3. The solar-powered wastewater treatment equipment according to claim 1, characterized in that, The conveying screw between the wet sludge collection box and the dry sludge collection box is divided into a first conveying section and a second conveying section. The first conveying section is close to the wet sludge collection box, and the second conveying section is close to the dry sludge collection box. The conveying screw is equipped with first and second helical blades with different helical radii. The helical radius of the first helical blade is smaller than that of the second helical blade. The first and second helical blades are arranged in a cross pattern on the first conveying section, and the second helical blades are arranged on the second conveying section.
4. The solar-powered wastewater treatment equipment according to claim 3, characterized in that, On the first conveying section, along the conveying direction, the number of first spiral blades spaced apart from the second spiral blades is arranged in an increasing order.
5. The solar-powered wastewater treatment equipment according to claim 1, characterized in that, One of the conveying screws is equipped with a drive motor at its end, and adjacent conveying screws are connected by a gear transmission pair.
6. The solar-powered wastewater treatment equipment according to claim 1, characterized in that, The solar power generation section includes photovoltaic modules, a controller, and a battery connected in sequence. The controller is also connected to an inverter, which is connected to the electrical load of the wastewater treatment section.

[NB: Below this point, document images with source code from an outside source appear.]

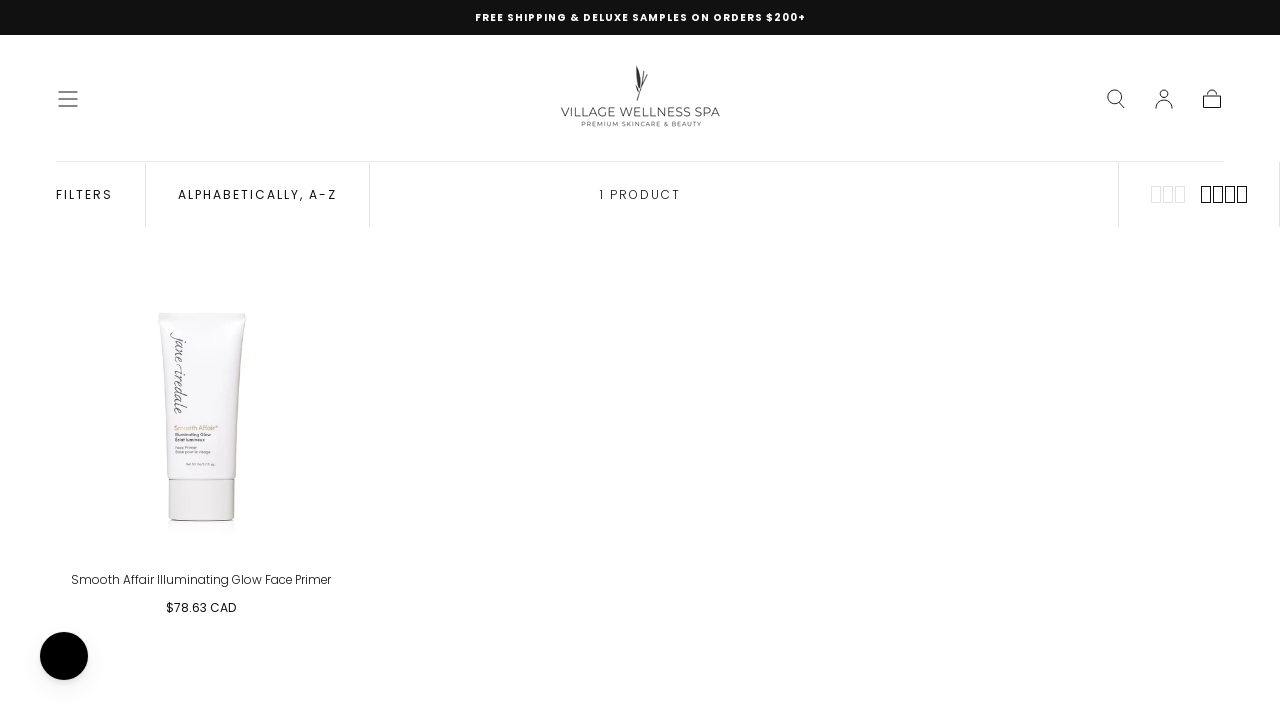

--- FILE ---
content_type: text/css
request_url: https://shopvillagespas.com/cdn/shop/t/45/assets/component-custom-select.css?v=54654112414645432041722956382
body_size: -169
content:
custom-select{display:block}.custom-select__wrapper{--btn-padding: 1.45rem 1.5rem;position:relative;color:var(--color-heading-text);font-size:var(--font-size-static-small);line-height:var(--line-height-medium)}.custom-select.is-expanded .custom-select__btn{border-color:currentColor;border-bottom-color:transparent}.custom-select.is-expanded .custom-select__dropdown{transition-duration:0s,var(--duration-short);visibility:inherit;opacity:1}.custom-select__btn{-webkit-user-select:none;user-select:none;position:relative;z-index:4;color:var(--color-body-text);display:flex;align-items:center;justify-content:center;width:100%;background-color:var(--color-body-background);padding:var(--btn-padding);border:.1rem solid var(--color-border-elements);transition:color var(--duration-default),background-color var(--duration-default),border-color var(--duration-default)}.custom-select__btn svg{margin-left:2.4rem}.custom-select__btn:disabled{pointer-events:none;border-color:var(--color-heading-text);background-color:var(--color-border-elements)}.custom-select__dropdown{position:absolute;z-index:3;top:100%;left:0;width:100%;border:.1rem solid currentColor;border-top:none;background-color:var(--color-body-background);visibility:hidden;opacity:0;transition:visibility var(--duration-short),opacity var(--duration-short)}.custom-select__option{-webkit-user-select:none;user-select:none;width:100%;padding:var(--btn-padding);overflow:hidden;text-overflow:ellipsis}.custom-select__option.is-selected{background-color:var(--color-border-elements)}@media (hover: hover){.custom-select__btn:hover{color:currentColor;border-color:currentColor}.custom-select__option:hover{background-color:var(--color-border-elements)}}
/*# sourceMappingURL=/cdn/shop/t/45/assets/component-custom-select.css.map?v=54654112414645432041722956382 */


--- FILE ---
content_type: text/css
request_url: https://shopvillagespas.com/cdn/shop/t/45/assets/component-cart-recommendations.css?v=107872643708805746261722956382
body_size: -528
content:
.cart-recommendations{display:block}.cart-recommendations__title{letter-spacing:0;margin:0 0 2.4rem}.cart-recommendations__title,.cart-recommendations__item-title,.cart-recommendations__item-price{color:var(--color-heading-text)}.cart-recommendations__item-price{font-size:var(--font-size-static-small)}.cart-recommendations__item{display:flex;flex-flow:row wrap;align-items:center;padding:.8rem;border:.1rem solid var(--color-border-elements)}.cart-recommendations__item.swiper-slide{width:30rem}.cart-recommendations__item-media{width:7rem}.cart-recommendations__item-media .media{padding-top:calc(96 / 70 * 100%)}.cart-recommendations__item-details{flex:1;padding-left:.8rem}.cart-recommendations__item-title{margin:0 0 .8rem}.cart-recommendations__item-price{margin:0}.cart-recommendations__item-price del{margin-right:.4rem}.cart-recommendations__item-price ins{color:var(--color-error);text-decoration:none}@media screen and (min-width: 990px){.cart-recommendations__item.swiper-slide{width:36rem}}
/*# sourceMappingURL=/cdn/shop/t/45/assets/component-cart-recommendations.css.map?v=107872643708805746261722956382 */


--- FILE ---
content_type: text/javascript; charset=utf-8
request_url: https://call-now-button.herokuapp.com/widget/settings?callback=CallNowButtonJSONPCallback705&shop=villagespas-boutique.myshopify.com&uid=705
body_size: 1097
content:
/**/CallNowButtonJSONPCallback705({"general":{"enabled":true,"tel":"905-855-2344","layout":"sticky_bar"},"sticky_bar":{"text":"CALL US","bg_color":"{\"hue\":0,\"brightness\":0.2,\"saturation\":0}","font_size":22.0,"font_weight":400,"font_color":"{\"hue\":0,\"brightness\":1,\"saturation\":0,\"alpha\":1}","tel_icon":"outline","tel_icon_width":20.0,"tel_icon_color":"{\"hue\":0,\"brightness\":1,\"saturation\":0,\"alpha\":1}","display":"mobile","display_time":"always","timerange":"540,1020","display_limit":"whole","display_areas":"","product_tags":"","breakpoint":576},"floating_btn":{"btn_type":"circle","btn_radius":8.0,"btn_width":60.0,"bg_color":"{\"hue\":334.69879518072287,\"brightness\":0.5686274509803921,\"saturation\":0.7545454545454545}","tel_icon":"standard","tel_icon_width":30.0,"tel_icon_color":"{\"hue\":0,\"saturation\":0.034375,\"brightness\":1,\"alpha\":1}","display":"mobile","position":"left","left":15.0,"bottom":15.0,"right":15.0,"effect":"none","display_time":"always","timerange":"540,1020","display_limit":"whole","display_areas":"","product_tags":"","breakpoint":576}})

--- FILE ---
content_type: application/javascript
request_url: https://cdn-bundler.nice-team.net/app/js/bundler.js?shop=villagespas-boutique.myshopify.com
body_size: 384
content:
/**
*	Bundler script loader.
*	version number: 1.0
*/
(function(){	
	var loadScript=function(a,b){var c=document.createElement("script");c.type="text/javascript",c.readyState?c.onreadystatechange=function(){("loaded"==c.readyState||"complete"==c.readyState)&&(c.onreadystatechange=null,b())}:c.onload=function(){b()},c.src=a,document.getElementsByTagName("head")[0].appendChild(c)};
	
	if (typeof window.BndlrScriptAppended === 'undefined' || window.BndlrScriptAppended === false) {
		appendScriptUrl('villagespas-boutique.myshopify.com');
	}
	
	// get script url and append timestamp of last change
	function appendScriptUrl(shop) {

		var timeStamp = Math.floor(Date.now() / (1000*1*1));
		var timestampUrl = 'https://bundler.nice-team.net/app/shop/status/'+shop+'.js?'+timeStamp;
		
				
					
				
		loadScript(timestampUrl, function() {
			// append app script
			if (typeof bundler_settings_updated == 'undefined') {
				console.log('settings are undefined');
				bundler_settings_updated = 'default-by-script';
			}
			
							var scriptUrl = "https://cdn-bundler.nice-team.net/app/js/bundler-script.js?shop="+shop+"&"+bundler_settings_updated;
			
			
			loadScript(scriptUrl, function(){});
		});
	}
})();

--- FILE ---
content_type: application/x-javascript; charset=utf-8
request_url: https://bundler.nice-team.net/app/shop/status/villagespas-boutique.myshopify.com.js?1768574337
body_size: -360
content:
var bundler_settings_updated='1678484645';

7. The solar-powered wastewater treatment equipment according to claim 1, characterized in that, The wastewater treatment section includes a septic tank, an equalization tank, an anaerobic tank, an aerobic tank, a sedimentation tank, and a clear water tank. The septic tank is used to hold wastewater. A screen channel is provided between the septic tank and the equalization tank. A wastewater pump is installed in the equalization tank to pump the wastewater from the equalization tank to the anaerobic tank. The anaerobic tank, aerobic tank, and sedimentation tank are connected in sequence. The upper layer of clear water in the sedimentation tank overflows into the clear water tank, and the bottom sludge is pumped to a sludge drying device by a sludge pump. A clear water pump is installed in the clear water tank to pump water to the water usage location.